The talk is derived from Barnes’ new book, 150@150: Nebraska’s Landmark Buildings at the State’s Sesquicentennial, a celebration of the built world of Nebraska in its 150th anniversary of statehood. This colorful, richly photographed collection includes the earliest buildings constructed by newcomers to the territory, its most recognizable landmarks, and the newest and most dynamic structures designed by the architectural firms of today. The book is presented by the Architectural Foundation of Nebraska and the American Institute of Architects-Nebraska Chapter.

Of interest to those in North Platte, Buffalo Bill Cody’s Scouts Rest Ranch and the Lincoln County Courthouse are included in the book.

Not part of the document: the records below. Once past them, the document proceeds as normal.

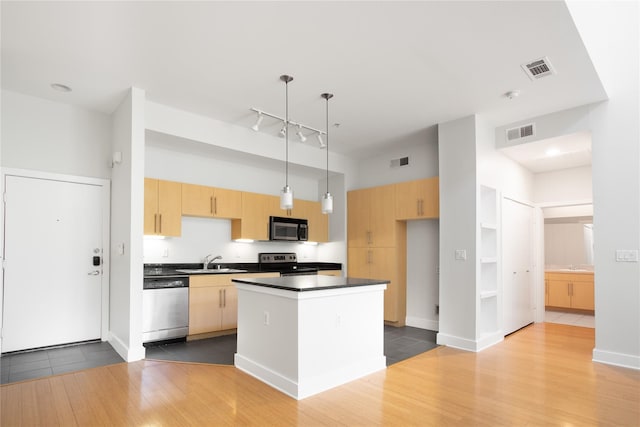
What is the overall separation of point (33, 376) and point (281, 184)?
4194 mm

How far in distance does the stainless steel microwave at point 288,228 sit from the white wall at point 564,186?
3.98 meters

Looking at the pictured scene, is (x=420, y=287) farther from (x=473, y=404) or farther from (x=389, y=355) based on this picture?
(x=473, y=404)

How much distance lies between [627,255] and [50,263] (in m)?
6.25

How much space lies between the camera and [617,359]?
388cm

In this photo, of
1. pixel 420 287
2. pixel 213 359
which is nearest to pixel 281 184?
pixel 420 287

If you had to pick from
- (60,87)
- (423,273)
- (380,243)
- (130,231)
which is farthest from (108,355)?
(423,273)

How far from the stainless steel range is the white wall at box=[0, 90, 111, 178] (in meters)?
2.57

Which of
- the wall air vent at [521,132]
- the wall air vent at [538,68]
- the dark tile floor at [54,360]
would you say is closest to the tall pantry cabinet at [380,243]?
the wall air vent at [521,132]

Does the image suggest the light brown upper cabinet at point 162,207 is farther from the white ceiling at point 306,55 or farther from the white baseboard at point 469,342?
the white baseboard at point 469,342

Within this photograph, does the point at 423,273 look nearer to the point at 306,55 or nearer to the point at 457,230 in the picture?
the point at 457,230

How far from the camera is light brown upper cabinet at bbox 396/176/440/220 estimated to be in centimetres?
519

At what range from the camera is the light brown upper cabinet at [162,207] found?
462 cm

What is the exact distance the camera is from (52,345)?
4.21m

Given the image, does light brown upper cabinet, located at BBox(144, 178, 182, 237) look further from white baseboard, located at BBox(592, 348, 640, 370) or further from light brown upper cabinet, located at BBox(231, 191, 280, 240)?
white baseboard, located at BBox(592, 348, 640, 370)
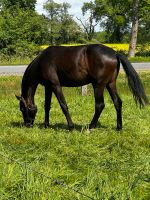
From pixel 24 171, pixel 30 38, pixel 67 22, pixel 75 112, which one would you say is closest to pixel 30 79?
pixel 75 112

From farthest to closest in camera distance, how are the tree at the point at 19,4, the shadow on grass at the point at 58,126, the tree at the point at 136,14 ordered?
the tree at the point at 19,4 < the tree at the point at 136,14 < the shadow on grass at the point at 58,126

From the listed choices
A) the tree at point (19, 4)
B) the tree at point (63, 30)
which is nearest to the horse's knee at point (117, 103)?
the tree at point (19, 4)

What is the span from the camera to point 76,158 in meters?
5.46

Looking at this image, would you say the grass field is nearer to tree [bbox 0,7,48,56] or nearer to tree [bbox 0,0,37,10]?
tree [bbox 0,7,48,56]

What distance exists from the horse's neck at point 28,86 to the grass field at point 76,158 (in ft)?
1.92

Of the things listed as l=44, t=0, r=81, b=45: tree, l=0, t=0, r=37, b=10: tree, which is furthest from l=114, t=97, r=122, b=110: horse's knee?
l=44, t=0, r=81, b=45: tree

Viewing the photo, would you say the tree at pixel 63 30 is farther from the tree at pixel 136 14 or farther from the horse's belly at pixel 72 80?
the horse's belly at pixel 72 80

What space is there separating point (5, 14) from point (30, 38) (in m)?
3.64

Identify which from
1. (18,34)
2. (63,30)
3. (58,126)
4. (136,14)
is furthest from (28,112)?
(63,30)

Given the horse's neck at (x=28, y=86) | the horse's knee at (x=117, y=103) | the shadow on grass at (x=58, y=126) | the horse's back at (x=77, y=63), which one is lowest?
the shadow on grass at (x=58, y=126)

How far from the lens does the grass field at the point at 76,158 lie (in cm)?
401

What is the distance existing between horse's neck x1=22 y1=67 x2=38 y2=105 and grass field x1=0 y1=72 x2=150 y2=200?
585 millimetres

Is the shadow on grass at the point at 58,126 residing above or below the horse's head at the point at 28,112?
below

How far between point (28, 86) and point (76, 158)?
2.72 m
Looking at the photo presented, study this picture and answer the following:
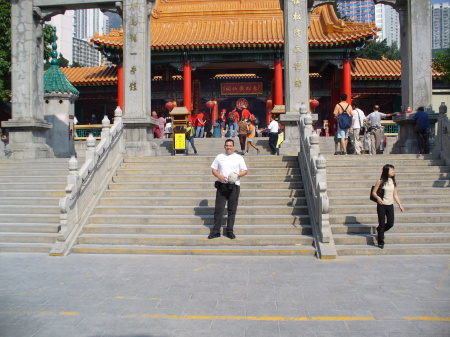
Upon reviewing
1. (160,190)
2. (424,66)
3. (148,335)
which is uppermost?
(424,66)

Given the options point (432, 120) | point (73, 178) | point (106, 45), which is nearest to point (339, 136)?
point (432, 120)

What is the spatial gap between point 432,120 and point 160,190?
7.87m

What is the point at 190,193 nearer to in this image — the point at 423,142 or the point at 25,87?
the point at 423,142

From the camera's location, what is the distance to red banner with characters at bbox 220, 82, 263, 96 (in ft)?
82.0

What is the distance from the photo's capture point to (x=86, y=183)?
764 centimetres

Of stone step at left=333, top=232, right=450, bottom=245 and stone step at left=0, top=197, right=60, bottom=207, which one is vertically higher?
stone step at left=0, top=197, right=60, bottom=207

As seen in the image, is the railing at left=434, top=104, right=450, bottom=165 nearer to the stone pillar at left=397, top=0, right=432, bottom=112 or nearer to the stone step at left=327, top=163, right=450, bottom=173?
the stone step at left=327, top=163, right=450, bottom=173

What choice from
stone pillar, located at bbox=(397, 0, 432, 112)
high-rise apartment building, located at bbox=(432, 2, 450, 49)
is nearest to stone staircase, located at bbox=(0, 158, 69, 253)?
stone pillar, located at bbox=(397, 0, 432, 112)

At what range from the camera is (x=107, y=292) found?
4.64m

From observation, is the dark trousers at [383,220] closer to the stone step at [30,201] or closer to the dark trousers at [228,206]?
the dark trousers at [228,206]

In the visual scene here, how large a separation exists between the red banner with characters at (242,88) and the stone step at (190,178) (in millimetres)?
16927

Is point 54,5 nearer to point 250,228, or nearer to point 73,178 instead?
point 73,178

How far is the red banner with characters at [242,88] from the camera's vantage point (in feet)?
82.0

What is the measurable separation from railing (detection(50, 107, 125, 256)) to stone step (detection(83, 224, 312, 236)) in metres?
0.36
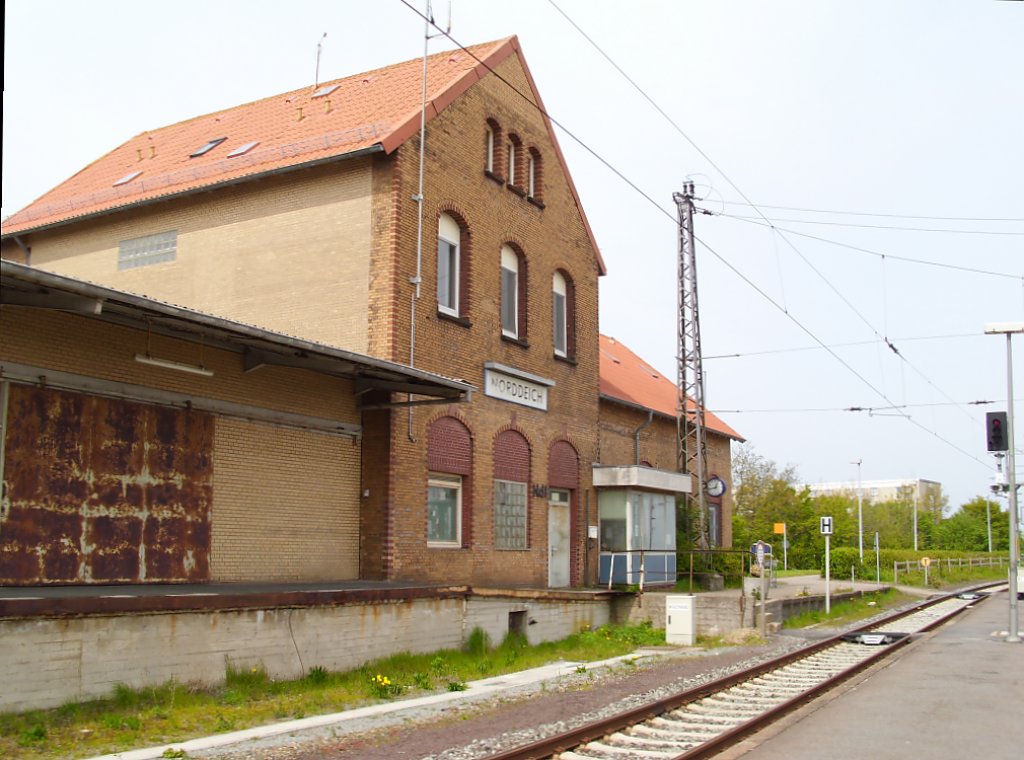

Barnes is also the author of Forts of the Northern Plains, The Great Plains Guide to Custer, The Great Plains Guide to Buffalo Bill, Extra Innings: The Story of Modisett Ball Park and the centennial history of a Kansas City medical school. He is currently at work on his next book, a travel guide to sites related to the American outlaw Jesse James.

A former newspaper reporter and editor, Barnes writes freelance and lives in Omaha. He is a fifth-generation Nebraskan, a trustee of the Nebraska State Historical Society, former chairman of the Nebraska Hall of Fame Commission, and past marketing director of the Durham Museum.